Report each line from the entries in which "trap" can be found.

Records from a data collection:
^^^^^^^^^^^^^^^^

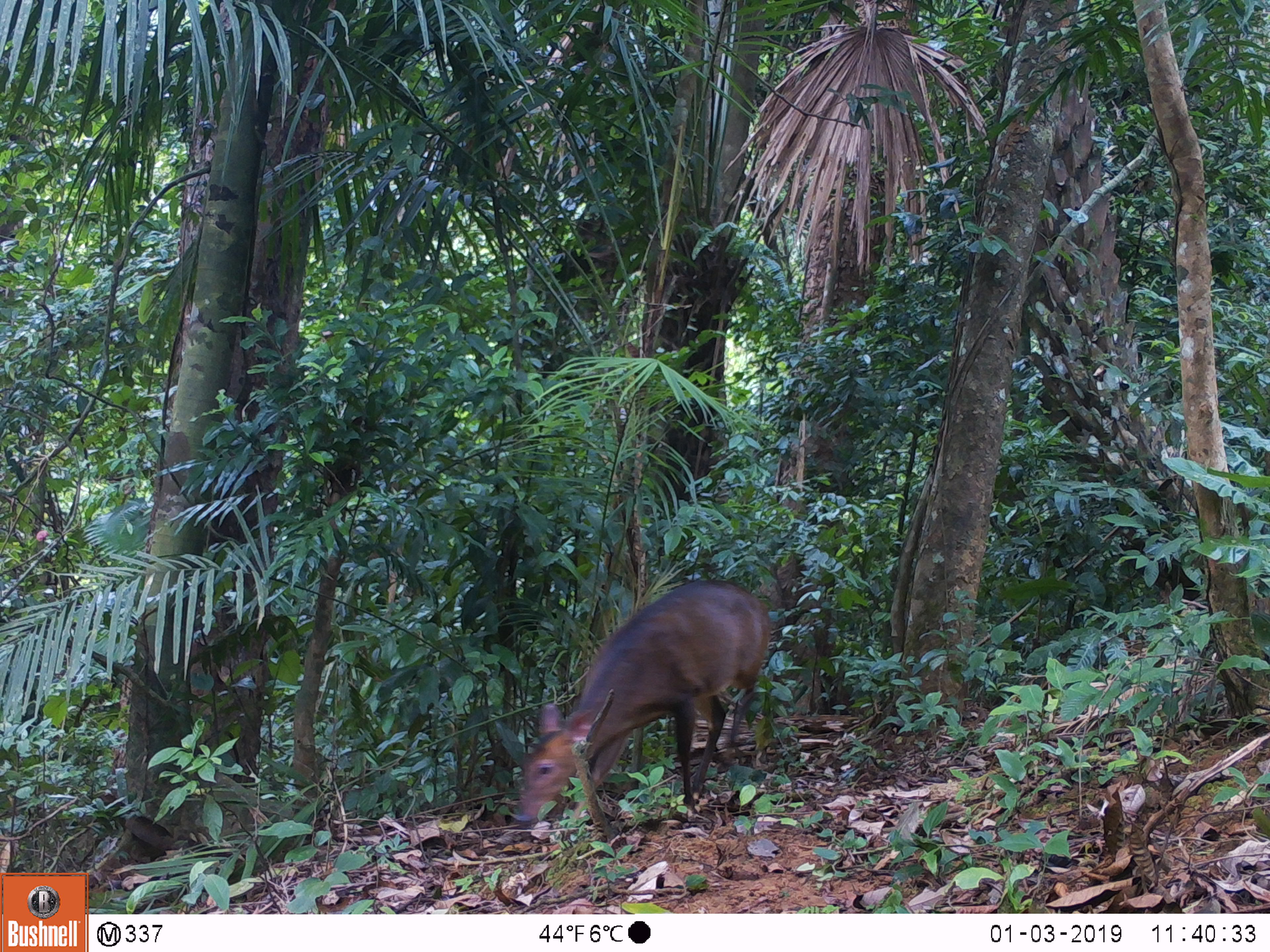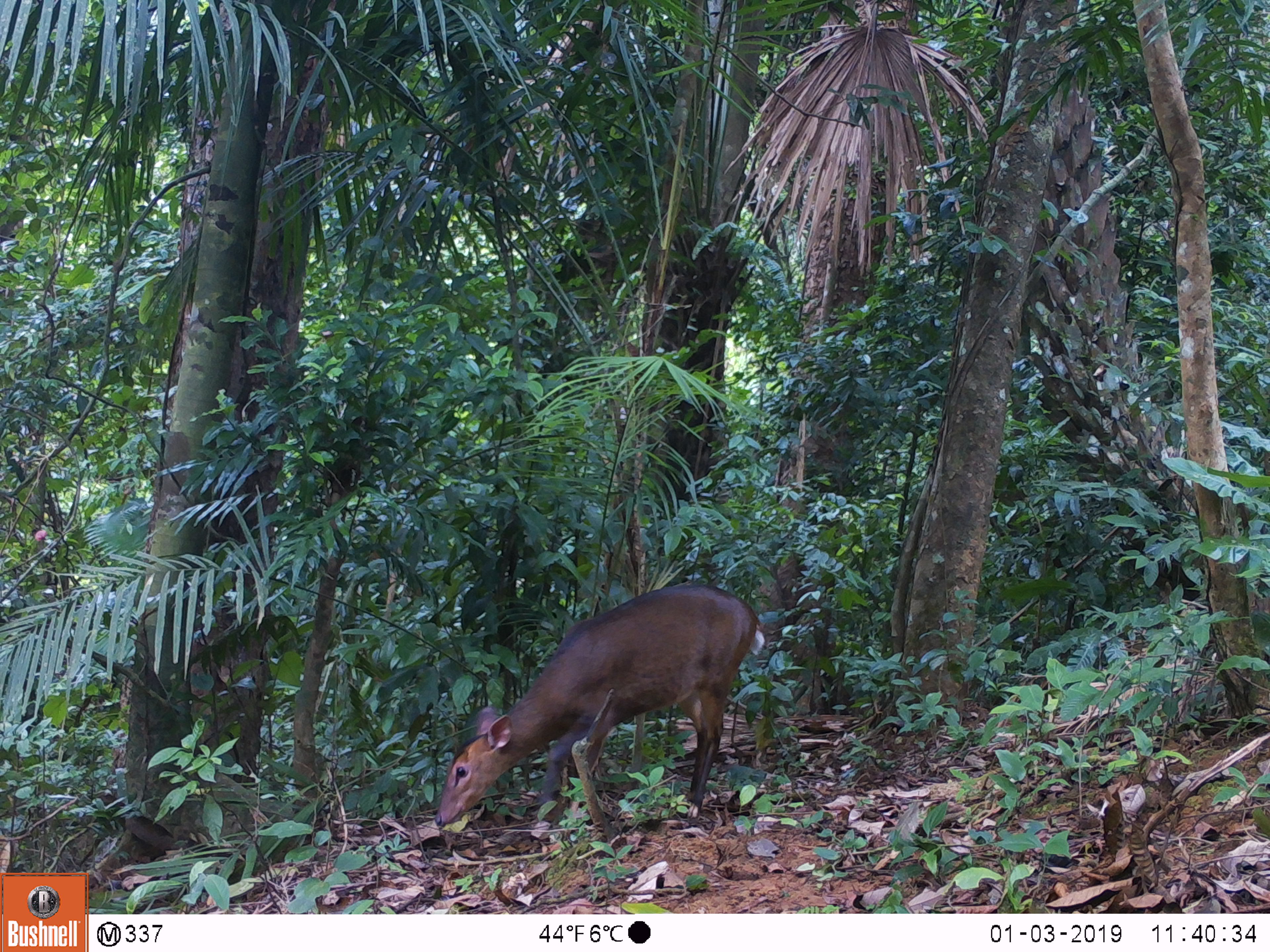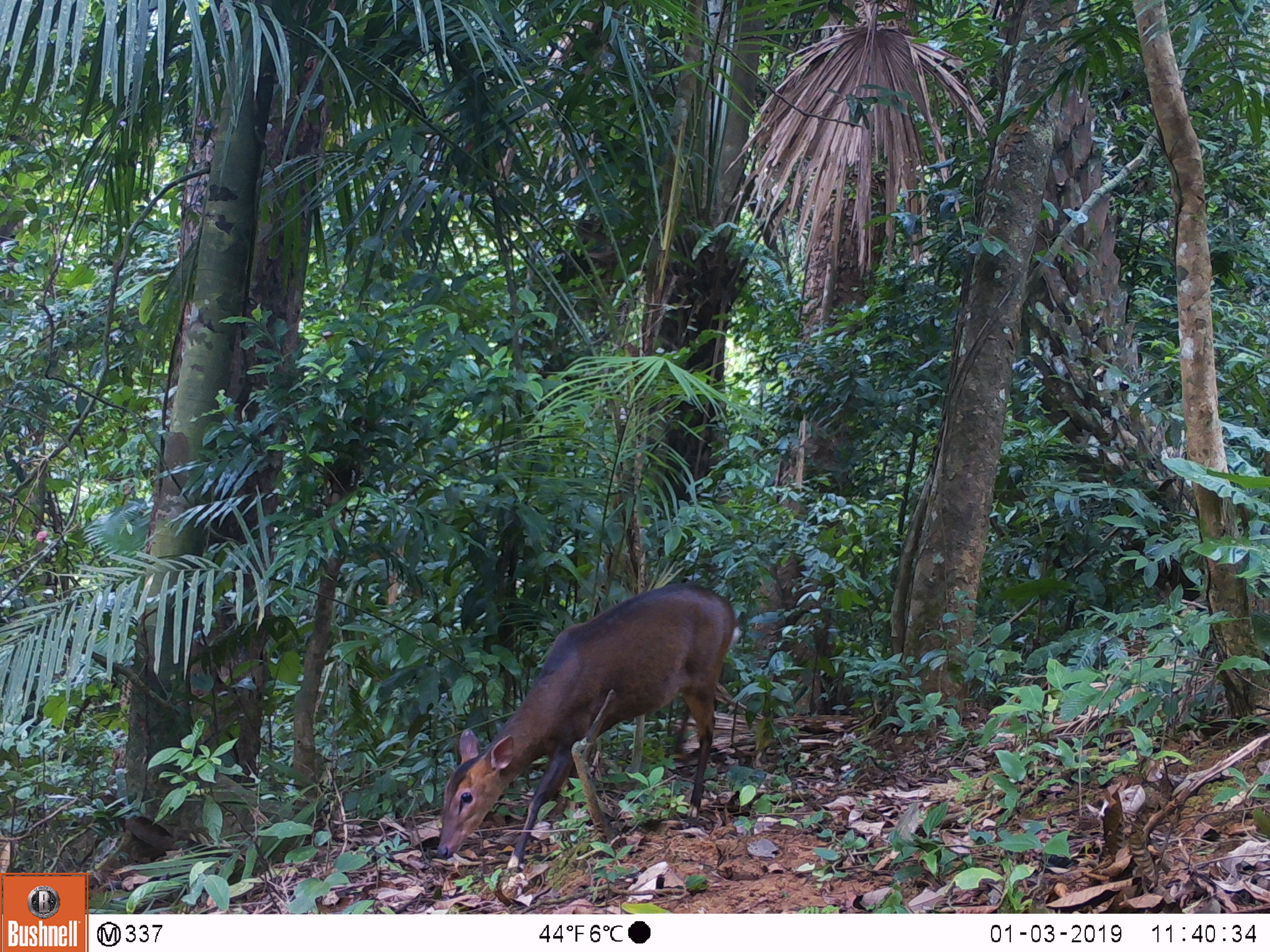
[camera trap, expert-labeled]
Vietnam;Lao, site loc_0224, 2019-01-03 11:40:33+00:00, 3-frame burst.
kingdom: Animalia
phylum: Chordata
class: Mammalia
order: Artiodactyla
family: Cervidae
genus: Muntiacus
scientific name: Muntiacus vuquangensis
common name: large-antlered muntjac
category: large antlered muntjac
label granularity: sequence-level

^^^^^^^^^^^^^^^^

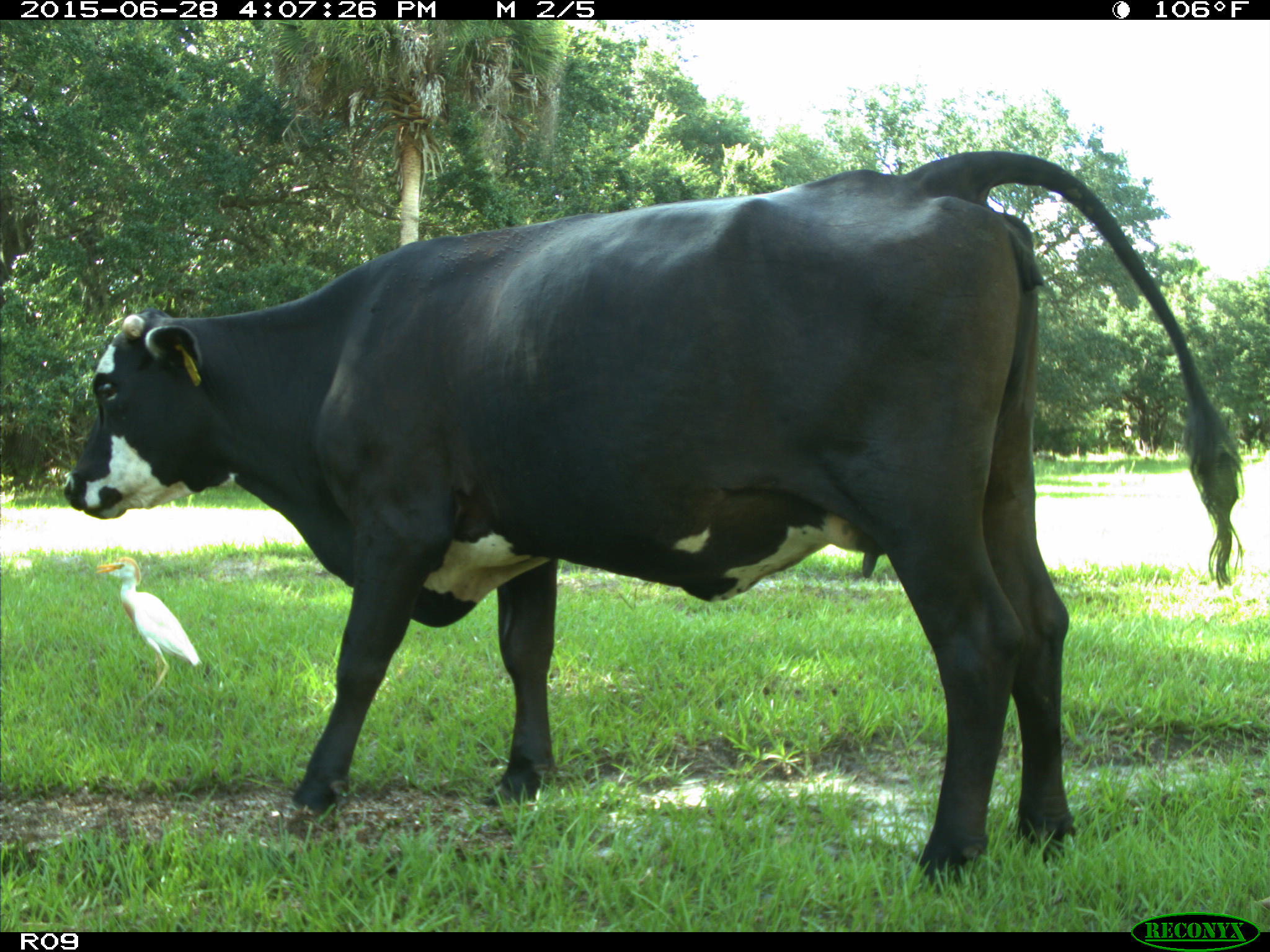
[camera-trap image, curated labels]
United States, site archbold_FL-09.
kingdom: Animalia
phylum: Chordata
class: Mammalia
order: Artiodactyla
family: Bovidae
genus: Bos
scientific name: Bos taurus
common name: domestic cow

^^^^^^^^^^^^^^^^

• **Solution to this task**:
[camera trap, expert-labeled]
[camera-trap image, curated labels]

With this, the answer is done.